Of course, there are some things perhaps best left undone. Snorkeling is on my bucket list, but Bryson says he is told that because snorkelers lie in the posture known as the dead man’s float, “It’s only when the whistle blows and everyone gets out except for one oddly inert and devoted soul that they know there will be one less for tea.”
Australia is both vast and barren. Western Australia alone has some 7800 miles of coastline, and only about three dozen coastal communities, even including those along the southwestern peninsula. There are almost 23,000 miles of Australian coastline in total. The map shows 180,000 miles of paved highway, not an inch of which exists along the nearly two thousand miles of indented coastline from Darwin to Cairns, or the five hundred miles from Cairns to the tip of Cape York. In the whole of Queensland, just three paved roads pass through the state’s huge and hot interior, and only one provides access to the two-thirds of Australia that lies to the west.
The outback does have 300,000 miles of dirt tracks, but standard rental cars aren’t allowed on them, and venturing out in even a fully equipped off-road vehicle would be foolhardy because of the ease with which one can get lost or stranded.
The punishing heat in the outback involves temperatures so high it is possible to begin to cook, from the inside out. There are places in the Northern Territory where as far as the eye can see, in every direction, the earth is covered with spinifex, a brittle grass which grows in clumps so closely packed as to give an appearance of lush green vegetation. In fact, spinifex is useless, the only wholly nonedible grass in the world. Bryson says, “It is also murder to travel through because its needle-sharp points, tipped in silica, break off when brushed and become embedded in the skin, where they fester into small but horrible sores.”

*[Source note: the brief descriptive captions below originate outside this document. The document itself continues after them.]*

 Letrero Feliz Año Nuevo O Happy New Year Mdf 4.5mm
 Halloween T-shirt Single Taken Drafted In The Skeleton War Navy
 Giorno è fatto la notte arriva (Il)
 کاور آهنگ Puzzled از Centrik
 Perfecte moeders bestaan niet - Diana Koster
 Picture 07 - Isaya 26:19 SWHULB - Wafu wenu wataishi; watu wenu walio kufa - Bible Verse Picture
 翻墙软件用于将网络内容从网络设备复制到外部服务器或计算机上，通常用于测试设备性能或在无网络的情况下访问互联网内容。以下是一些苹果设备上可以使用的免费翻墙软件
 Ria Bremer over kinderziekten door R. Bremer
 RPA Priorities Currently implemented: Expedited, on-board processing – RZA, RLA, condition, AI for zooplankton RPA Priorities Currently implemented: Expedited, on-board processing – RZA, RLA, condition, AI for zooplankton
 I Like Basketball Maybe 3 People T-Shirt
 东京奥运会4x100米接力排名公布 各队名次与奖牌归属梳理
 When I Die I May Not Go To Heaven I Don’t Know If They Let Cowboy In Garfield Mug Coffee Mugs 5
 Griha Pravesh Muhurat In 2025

Bryson tells of Australia’s some seven hundred varieties of eucalyptus trees with names like kakadu woolly butt, bastard tallow-wood, gympie messmate, candle-bark, ghost gum, and stringybark. He describes the giant worms of Gippsland, pictured below, which average three feet in length but can grow to nine.

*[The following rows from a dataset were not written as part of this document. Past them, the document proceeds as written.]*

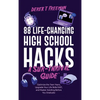 88 Life-Changing High School Hacks (A Sur-Thrival Guide(TM)): Optimize the Teen Years, Upgrade Your Life Skills FAST, and Master Adulting Before You G - Hardcover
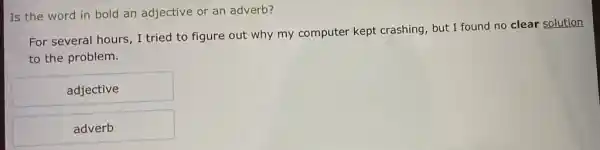 Is the word in bold an adjective or an adverb?
For several hours, I tried to figure out why my computer kept crashing, but I found no clear solution
to the problem.
adjective
adverb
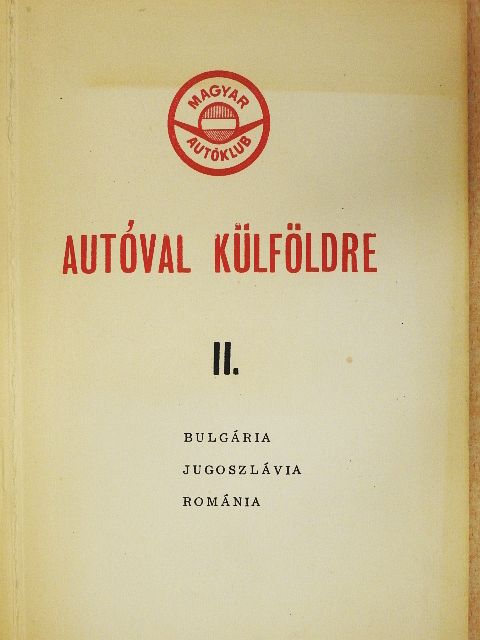 Autóval külföldre II. [antikvár]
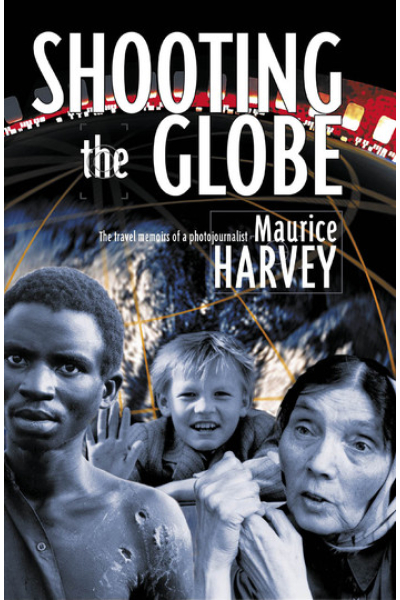 Shooting the Globe: The travel memoirs of a photojournalist by Maurice Harvey
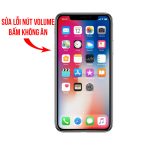 Lỗi Nút Volume Bấm Không Ăn - iPhone XS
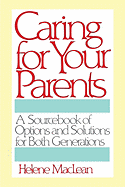 Caring for Your Parents: A Sourcebook of Options and Solutions for Both Generations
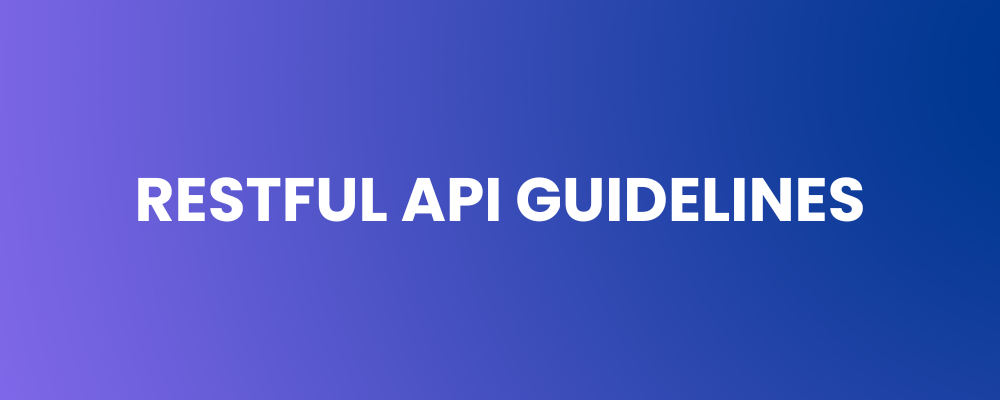 Restful API Guidelines - Secure, Consistent & Scalable APIs
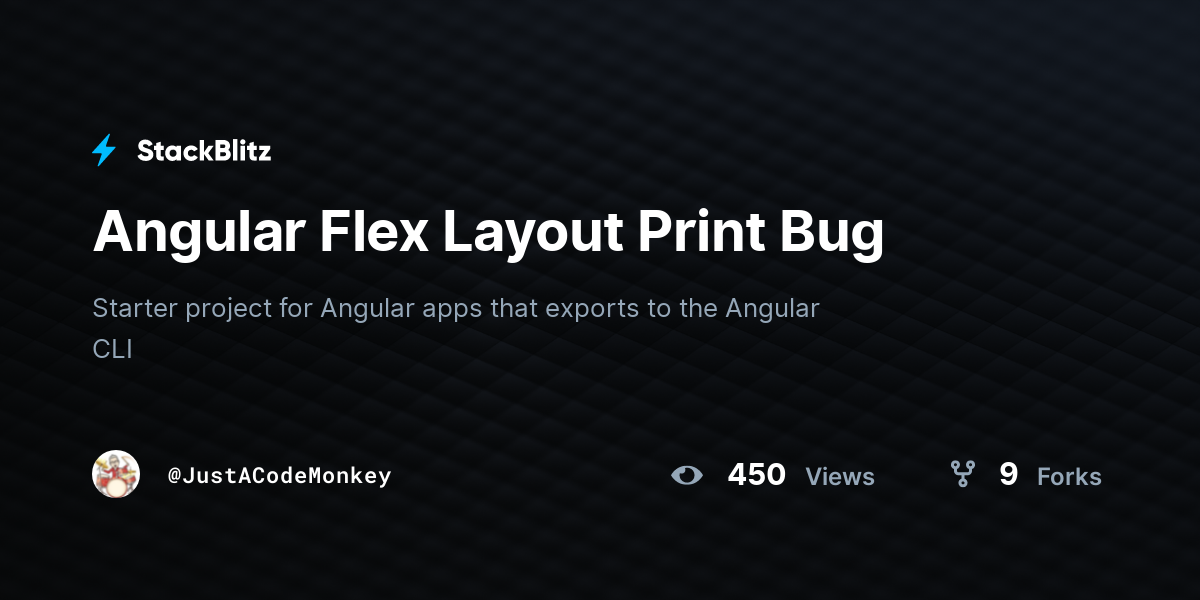Angular Flex Layout Print Bug - StackBlitz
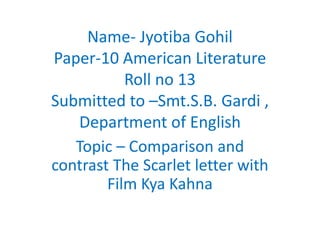 Name- Jyotiba Gohil
Paper-10 American Literature
Roll no 13
Submitted to –Smt.S.B. Gardi ,
Department of English
Topic – Comparison and
contrast The Scarlet letter with
Film Kya Kahna
 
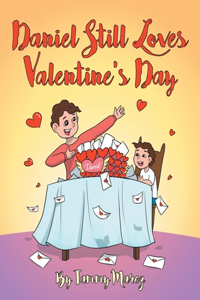 Daniel Still Loves Valentines Day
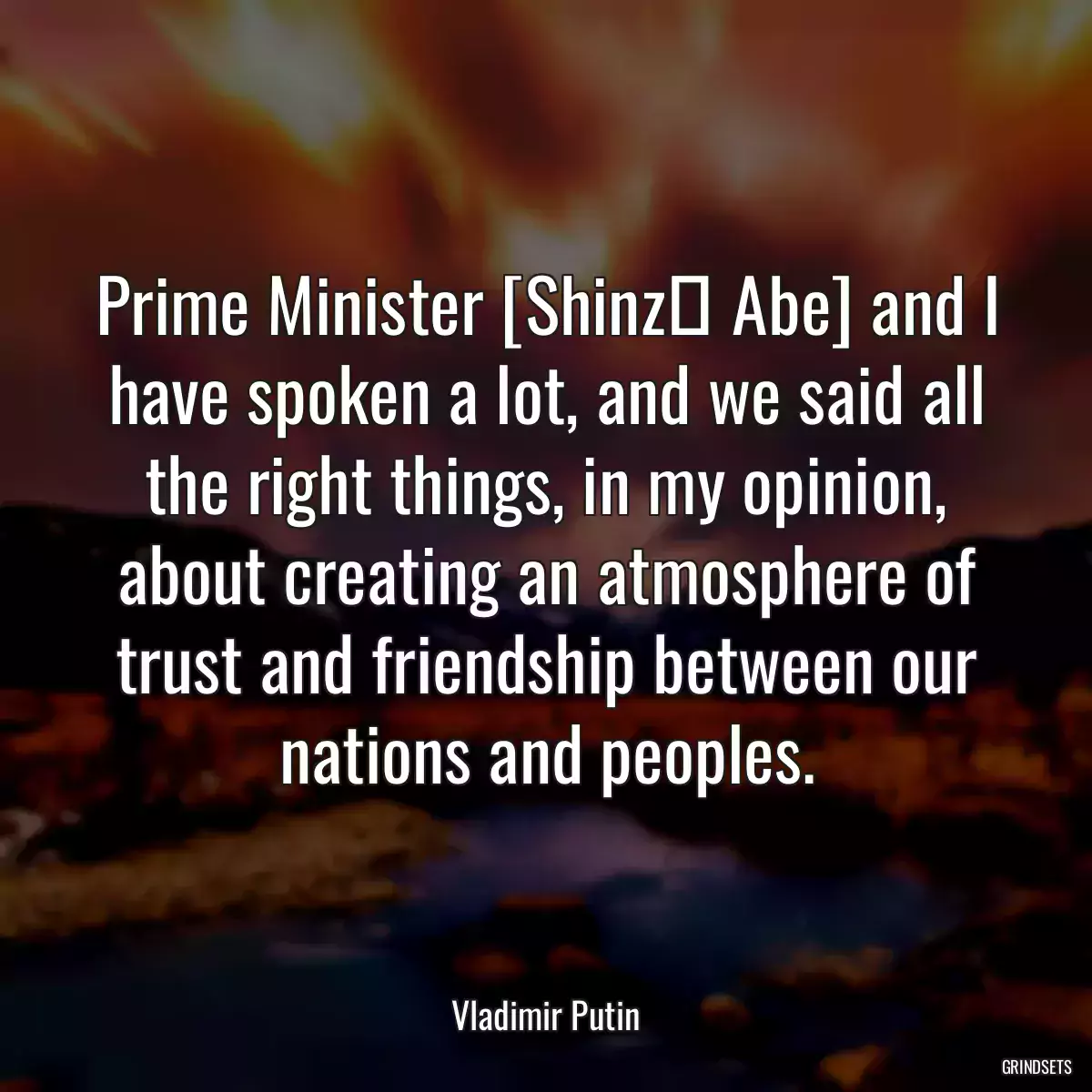 Prime Minister [Shinzō Abe] and I have spoken a lot, and we said all the right things, in my opinion, about creating an atmosphere of trust and friendship between our nations and peoples.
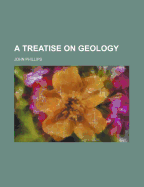 A Treatise on Geology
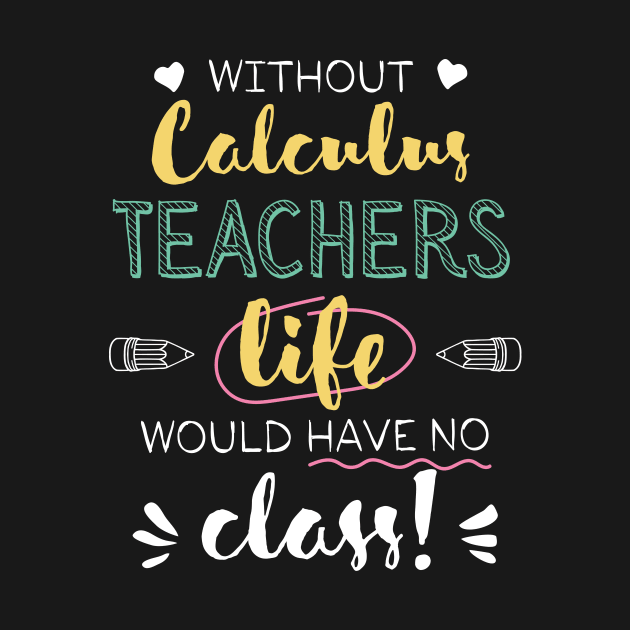 Without Calculus Teachers Gift Idea - Funny Quote - No Class by BetterManufaktur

The Daintree forest is a remnant of a time when the world was a single landmass, the whole covered in steamy growth. In 1972 scientists discovered twelve types of angio-sperms in the forest, the family of plants which was thought to have vanished from the earth long ago, and from which all flowering plants are descended.
The forest is also one of the few remaining areas where you can hope to see cassowaries, the world’s most dangerous bird. A cousin of the emu, cassowaries attack by jumping up and striking out with both feet together, each of which have three murderous claw-tipped toes.
Perhaps you are familiar with the Australian sense of humor portrayed over 5 seasons of the 2010 television series Rake, available for binge-watching on Netflix. In a similar vein, Bryson describes the lonely “madhouses” he encountered in his travels across Australia as, “a gas station with an attached café of the sort known in the happy vernacular of Australia as a chew and spew.”
Valley of the Giants Tree Top Walk is an .8 km loop trail 40 meters above the ground in the state of Western Australia, amid the tingle forest canopy. I will concede that is something I would be interested in seeing were it not so difficult to reach, and had I not access to Cathedral Grove on Vancouver Island, and the Greenheart TreeWalk at UBC Botanical Garden.
The Bungle Bungles in Purnululu National Park might also be of interest, except that it is difficult to access (twelve hours from Darwin) and the video I watched shows large snakes slithering inside, which is a deal breaker for me! I note also that equally intriguing rock formations can be seen much closer to where I live.
So, in the diplomatic parting words of Bryson, “Australia is an interesting place. It truly is. And that really is all I’m saying.”